■ TEKSTGEDEELTE
◇ ◇ ◇ ◇

ECLI:NL:RVS:2002:AE1584
Raad van State
- Eerste aanleg - meervoudig
- J.J.M.S. Leyten-de Wijkerslooth
- H. Beekhuis
- J.G.C. Wiebenga
- Rechtspraak.nl
Schadevergoeding voor extra kosten door voorschriften in milieuwetgeving bij reconstructie van de Parallelweg te Staphorst
In deze zaak hebben de burgemeester en wethouders van Staphorst, appellanten, een verzoek ingediend om schadevergoeding op grond van de Wet milieubeheer. Dit verzoek was gericht op de extra kosten die zij hebben gemaakt in verband met voorschriften die zijn verbonden aan ontheffingen verleend door de gedeputeerde staten van Overijssel. De kosten, ter hoogte van ƒ 354.920,00 (€ 161.055,67), waren gerelateerd aan de reconstructie van de Parallelweg, waarbij maatregelen moesten worden genomen om hemelwater op te vangen en te voorkomen dat dit in de bodem infiltreert.
De Raad van State heeft in zijn uitspraak van 17 april 2002 geoordeeld dat de appellanten ten onrechte niet-ontvankelijk waren verklaard in hun verzoek om schadevergoeding. De Afdeling bestuursrechtspraak oordeelde dat de extra kosten die voortvloeien uit de voorschriften van de ontheffingen wel degelijk in aanmerking komen voor vergoeding. De Raad stelde vast dat de reconstructie van de Parallelweg niet als een nieuwe activiteit kan worden aangemerkt, maar als een bestaande activiteit, aangezien de weg al voor de inwerkingtreding van de verordening was aangelegd.
De Raad vernietigde het besluit van de gedeputeerde staten van Overijssel en gelastte dat de provincie het griffierecht aan de appellanten vergoedt. De uitspraak benadrukt het belang van een deugdelijke motivering bij besluiten die betrekking hebben op schadevergoeding in het kader van milieuwetgeving. De Raad concludeerde dat de extra kosten die voortvloeien uit de voorschriften van de ontheffingen niet kunnen worden gezien als kosten die voortkomen uit de zorgplicht van de appellanten, maar als kosten die voortvloeien uit de toepassing van de Provinciale Milieuverordening.

◇ ◇ ◇ ◇

■ VERZAMELD MATERIAAL
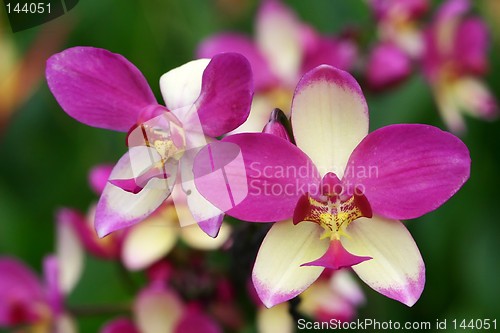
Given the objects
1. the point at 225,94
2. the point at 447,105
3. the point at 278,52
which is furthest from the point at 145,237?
the point at 447,105

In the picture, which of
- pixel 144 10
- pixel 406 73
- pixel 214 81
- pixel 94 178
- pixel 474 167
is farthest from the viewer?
pixel 144 10

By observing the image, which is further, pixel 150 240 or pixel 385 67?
pixel 385 67

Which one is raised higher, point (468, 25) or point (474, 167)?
point (468, 25)

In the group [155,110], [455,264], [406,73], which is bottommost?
[455,264]

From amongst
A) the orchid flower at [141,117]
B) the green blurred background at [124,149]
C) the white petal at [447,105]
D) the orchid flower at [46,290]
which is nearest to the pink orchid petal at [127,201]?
the orchid flower at [141,117]

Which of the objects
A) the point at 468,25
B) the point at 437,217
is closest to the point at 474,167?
the point at 437,217

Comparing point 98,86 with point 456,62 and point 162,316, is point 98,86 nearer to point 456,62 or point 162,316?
point 162,316

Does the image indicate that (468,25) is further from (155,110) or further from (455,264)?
(155,110)
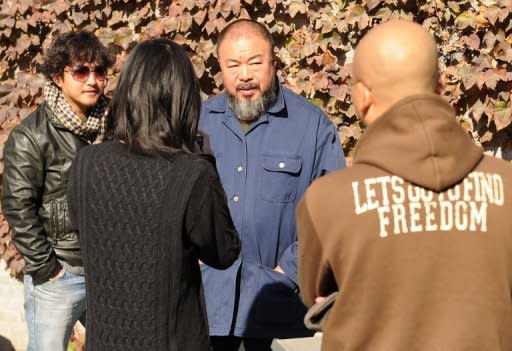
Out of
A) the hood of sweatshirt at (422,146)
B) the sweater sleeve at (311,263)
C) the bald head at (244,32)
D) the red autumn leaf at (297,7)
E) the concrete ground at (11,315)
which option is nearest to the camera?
the hood of sweatshirt at (422,146)

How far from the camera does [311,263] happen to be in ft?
6.27

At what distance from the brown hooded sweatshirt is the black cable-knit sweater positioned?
1.64ft

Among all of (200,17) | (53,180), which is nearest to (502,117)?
(200,17)

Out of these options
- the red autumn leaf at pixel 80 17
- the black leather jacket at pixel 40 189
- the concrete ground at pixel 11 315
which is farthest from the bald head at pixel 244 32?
the concrete ground at pixel 11 315

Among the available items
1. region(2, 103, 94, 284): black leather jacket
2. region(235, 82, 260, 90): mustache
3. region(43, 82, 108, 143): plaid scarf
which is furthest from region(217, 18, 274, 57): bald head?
region(2, 103, 94, 284): black leather jacket

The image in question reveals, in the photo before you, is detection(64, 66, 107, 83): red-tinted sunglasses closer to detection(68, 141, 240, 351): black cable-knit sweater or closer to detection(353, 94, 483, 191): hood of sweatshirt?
detection(68, 141, 240, 351): black cable-knit sweater

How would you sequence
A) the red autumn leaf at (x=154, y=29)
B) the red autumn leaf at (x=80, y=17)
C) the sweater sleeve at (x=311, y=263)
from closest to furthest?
1. the sweater sleeve at (x=311, y=263)
2. the red autumn leaf at (x=154, y=29)
3. the red autumn leaf at (x=80, y=17)

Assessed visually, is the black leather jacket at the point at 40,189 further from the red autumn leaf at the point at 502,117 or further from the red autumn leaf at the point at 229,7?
the red autumn leaf at the point at 502,117

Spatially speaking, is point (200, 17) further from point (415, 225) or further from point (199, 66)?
point (415, 225)

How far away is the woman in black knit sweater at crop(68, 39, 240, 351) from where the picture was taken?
2209 millimetres

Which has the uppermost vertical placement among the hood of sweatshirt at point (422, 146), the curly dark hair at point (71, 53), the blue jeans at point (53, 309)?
the curly dark hair at point (71, 53)

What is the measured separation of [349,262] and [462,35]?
Result: 9.01 feet

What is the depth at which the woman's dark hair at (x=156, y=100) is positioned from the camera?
7.41 ft

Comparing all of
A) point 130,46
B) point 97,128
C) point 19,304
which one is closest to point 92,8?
point 130,46
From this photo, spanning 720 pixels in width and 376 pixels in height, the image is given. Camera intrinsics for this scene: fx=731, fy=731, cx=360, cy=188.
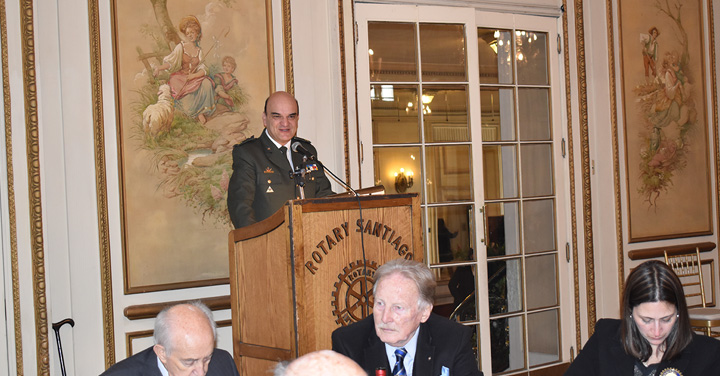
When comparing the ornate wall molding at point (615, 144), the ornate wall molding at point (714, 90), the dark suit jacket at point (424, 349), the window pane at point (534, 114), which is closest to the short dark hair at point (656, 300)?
Result: the dark suit jacket at point (424, 349)

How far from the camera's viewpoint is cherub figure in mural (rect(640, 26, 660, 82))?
6.12 m

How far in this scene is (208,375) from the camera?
2416 millimetres

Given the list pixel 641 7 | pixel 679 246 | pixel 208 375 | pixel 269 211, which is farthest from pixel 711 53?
pixel 208 375

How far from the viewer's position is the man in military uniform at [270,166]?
11.7 ft

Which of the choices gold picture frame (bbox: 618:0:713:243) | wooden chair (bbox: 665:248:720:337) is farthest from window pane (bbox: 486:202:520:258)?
wooden chair (bbox: 665:248:720:337)

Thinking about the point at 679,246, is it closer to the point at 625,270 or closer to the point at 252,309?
the point at 625,270

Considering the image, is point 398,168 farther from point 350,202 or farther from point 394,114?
point 350,202

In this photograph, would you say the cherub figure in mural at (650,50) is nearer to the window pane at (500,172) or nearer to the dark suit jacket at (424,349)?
the window pane at (500,172)

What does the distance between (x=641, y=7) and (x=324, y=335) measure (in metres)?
4.59

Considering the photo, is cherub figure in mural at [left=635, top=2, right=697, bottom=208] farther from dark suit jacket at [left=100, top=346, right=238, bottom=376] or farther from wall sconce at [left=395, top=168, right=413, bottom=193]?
dark suit jacket at [left=100, top=346, right=238, bottom=376]

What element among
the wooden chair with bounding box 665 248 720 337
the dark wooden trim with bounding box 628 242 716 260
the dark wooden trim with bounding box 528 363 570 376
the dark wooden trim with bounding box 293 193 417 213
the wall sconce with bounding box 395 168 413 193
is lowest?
the dark wooden trim with bounding box 528 363 570 376

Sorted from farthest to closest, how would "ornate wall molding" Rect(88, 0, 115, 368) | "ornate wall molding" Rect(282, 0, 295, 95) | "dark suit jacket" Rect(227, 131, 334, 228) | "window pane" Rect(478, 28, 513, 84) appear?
"window pane" Rect(478, 28, 513, 84)
"ornate wall molding" Rect(282, 0, 295, 95)
"ornate wall molding" Rect(88, 0, 115, 368)
"dark suit jacket" Rect(227, 131, 334, 228)

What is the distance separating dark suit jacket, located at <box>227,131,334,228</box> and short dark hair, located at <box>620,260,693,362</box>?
1640mm

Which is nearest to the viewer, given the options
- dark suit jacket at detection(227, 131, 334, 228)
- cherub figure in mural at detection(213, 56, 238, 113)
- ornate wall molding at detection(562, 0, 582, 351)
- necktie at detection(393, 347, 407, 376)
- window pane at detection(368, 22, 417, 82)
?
necktie at detection(393, 347, 407, 376)
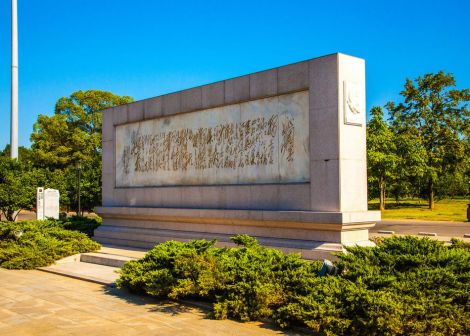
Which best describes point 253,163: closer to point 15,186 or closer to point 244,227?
point 244,227

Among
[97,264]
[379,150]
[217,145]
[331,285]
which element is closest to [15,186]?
[97,264]

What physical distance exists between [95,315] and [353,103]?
5917 mm

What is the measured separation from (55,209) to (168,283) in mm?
13196

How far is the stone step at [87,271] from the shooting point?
9.51 meters

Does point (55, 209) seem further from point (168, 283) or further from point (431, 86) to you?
point (431, 86)

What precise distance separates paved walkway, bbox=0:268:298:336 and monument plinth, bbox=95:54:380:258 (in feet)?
10.5

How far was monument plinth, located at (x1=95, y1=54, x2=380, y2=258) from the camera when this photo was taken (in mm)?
9288

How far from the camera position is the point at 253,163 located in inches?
425

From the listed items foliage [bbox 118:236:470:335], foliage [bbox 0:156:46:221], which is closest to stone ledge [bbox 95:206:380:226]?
foliage [bbox 118:236:470:335]

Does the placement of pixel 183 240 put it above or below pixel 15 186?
below

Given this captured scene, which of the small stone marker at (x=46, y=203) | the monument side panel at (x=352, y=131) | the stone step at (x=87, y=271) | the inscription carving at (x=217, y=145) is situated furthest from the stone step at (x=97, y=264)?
the small stone marker at (x=46, y=203)

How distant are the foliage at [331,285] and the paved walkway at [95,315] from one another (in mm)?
251

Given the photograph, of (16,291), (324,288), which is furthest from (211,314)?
(16,291)

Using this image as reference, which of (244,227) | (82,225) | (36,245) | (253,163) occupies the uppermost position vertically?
(253,163)
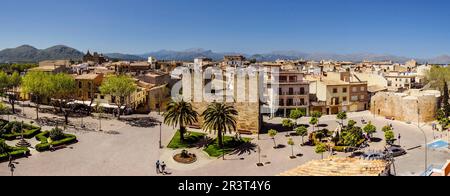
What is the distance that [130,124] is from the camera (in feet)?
186

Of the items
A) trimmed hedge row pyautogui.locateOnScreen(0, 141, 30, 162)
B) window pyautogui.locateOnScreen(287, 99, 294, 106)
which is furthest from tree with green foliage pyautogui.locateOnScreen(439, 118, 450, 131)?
trimmed hedge row pyautogui.locateOnScreen(0, 141, 30, 162)

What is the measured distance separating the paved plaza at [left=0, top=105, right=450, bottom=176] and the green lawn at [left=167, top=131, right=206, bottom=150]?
123cm

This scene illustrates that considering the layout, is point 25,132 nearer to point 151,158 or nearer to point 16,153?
point 16,153

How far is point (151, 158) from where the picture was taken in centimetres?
4059

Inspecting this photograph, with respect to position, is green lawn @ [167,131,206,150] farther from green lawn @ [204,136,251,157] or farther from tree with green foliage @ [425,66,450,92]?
tree with green foliage @ [425,66,450,92]

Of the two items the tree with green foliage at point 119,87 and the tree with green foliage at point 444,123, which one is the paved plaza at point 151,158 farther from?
the tree with green foliage at point 119,87

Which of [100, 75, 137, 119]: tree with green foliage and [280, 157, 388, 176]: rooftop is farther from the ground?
[100, 75, 137, 119]: tree with green foliage

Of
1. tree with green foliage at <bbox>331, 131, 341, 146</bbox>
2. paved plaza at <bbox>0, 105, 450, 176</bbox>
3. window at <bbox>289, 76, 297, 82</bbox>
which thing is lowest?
paved plaza at <bbox>0, 105, 450, 176</bbox>

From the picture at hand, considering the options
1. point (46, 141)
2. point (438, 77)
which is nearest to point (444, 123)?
point (438, 77)

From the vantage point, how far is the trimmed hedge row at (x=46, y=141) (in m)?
42.3

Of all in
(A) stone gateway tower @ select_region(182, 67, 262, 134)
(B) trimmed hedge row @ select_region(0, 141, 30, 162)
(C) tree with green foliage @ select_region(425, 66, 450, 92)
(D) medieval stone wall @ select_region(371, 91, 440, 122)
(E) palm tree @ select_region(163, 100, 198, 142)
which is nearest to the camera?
(B) trimmed hedge row @ select_region(0, 141, 30, 162)

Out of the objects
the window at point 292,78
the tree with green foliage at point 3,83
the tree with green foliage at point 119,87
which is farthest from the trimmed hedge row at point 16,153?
the window at point 292,78

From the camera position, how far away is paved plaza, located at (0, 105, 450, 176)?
35750 mm

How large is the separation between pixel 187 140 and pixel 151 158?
749 cm
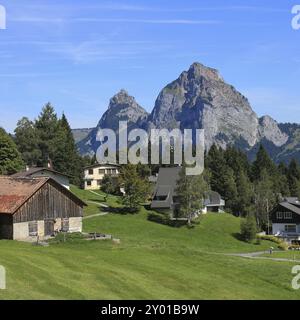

◇ ◇ ◇ ◇

■ TE DOEN
a) Op welke datum deed de Raad van State volgens de tekst over de Parallelweg uitspraak?
b) Haal alstublieft uit de tekst over de Parallelweg letterlijk het stuk dat begint bij "ECLI:NL:RVS:2002:AE1584" en doorloopt tot en met "de bodem infiltreert.".
Het materiaal speelt hierbij geen rol.

■ ANTWOORDEN PER OPDRACHT
a) Op 17 april 2002.

b)
ECLI:NL:RVS:2002:AE1584
Raad van State
- Eerste aanleg - meervoudig
- J.J.M.S. Leyten-de Wijkerslooth
- H. Beekhuis
- J.G.C. Wiebenga
- Rechtspraak.nl
Schadevergoeding voor extra kosten door voorschriften in milieuwetgeving bij reconstructie van de Parallelweg te Staphorst
In deze zaak hebben de burgemeester en wethouders van Staphorst, appellanten, een verzoek ingediend om schadevergoeding op grond van de Wet milieubeheer. Dit verzoek was gericht op de extra kosten die zij hebben gemaakt in verband met voorschriften die zijn verbonden aan ontheffingen verleend door de gedeputeerde staten van Overijssel. De kosten, ter hoogte van ƒ 354.920,00 (€ 161.055,67), waren gerelateerd aan de reconstructie van de Parallelweg, waarbij maatregelen moesten worden genomen om hemelwater op te vangen en te voorkomen dat dit in de bodem infiltreert.